そして、その類まれな強さを、当然他者も持ち合わせているものだと思っている。
強すぎる光は、生み出す影もまた、色濃く深い。
オリア・ローゼンヴェルクは影なのだろう。
「だが、オリアを捨て駒になどさせるものか」
憤慨しているユリアーネの言葉は、間違いなくオリアを思ってのものだ。
それが相手の心を切り刻んでいるとは、夢にも思っていない。
オリアにとっての不幸は、憎しみの対象が応えてくれないことか。
「んじゃ、どうするんだ?」
「教導国は小さな新興国家だ。『大災厄』によって焼け出された様々な国の民達によってつくられた、寄せ集めの小国。なぜそんな国が神の代理人を気取っていられるのか、分かるか?」
「さぁな。それ、なんか関係あるのか?」
「教導国の中では連中に許可されたもの以外、一切の魔術が発動しない。どういう奇跡なのかは分からないが、彼らは『聖域』と呼んでいる」
「それじゃあ……」
「そうだ。戦闘の殆どを魔術に頼る我々では、丸腰の剣士も同然というわけだ」
「なるほど、それで俺か?」
「そうだ、だからこそ必要だった。魔術を用いずとも、魔術師と渡り合える戦力が。大英雄をも退けた力は、まさにうってつけだ」
オリアから見て、シノ・グウェンには魔力はおろか、いかなる秘めたる力の類も感じられない。

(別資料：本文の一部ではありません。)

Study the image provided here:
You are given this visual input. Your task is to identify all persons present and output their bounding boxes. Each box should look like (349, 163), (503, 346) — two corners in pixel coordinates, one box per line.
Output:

神に見捨てられ、魔力を授かれなかった、唯の喪失者だ。
大英雄を退けた?
姉に人を見る目が無いとは思わないが、それでもこの男に対する評価には首を捻らざるを得ない。
あるいは。
あるいは、そんな事は承知の上なのか。
そうであれば、この王城に味方は一人もいない事になってしまう。
かといって、現状を打開する力は持っていない。
──また、またわたしは……。
俯いたまま、オリアは奥歯を噛みしめる。
「理解できたか?」
「おおむね」
「それは良かった。なら、私たちは退室するとしよう」
主の意を汲み、コーマックが扉を開ける。
「……頼んだぞ」
ユリアーネは最後にそう囁き、シノの肩を軽くたたいた。
何を、とは聞き返さず、シノは億劫そうに頷いた。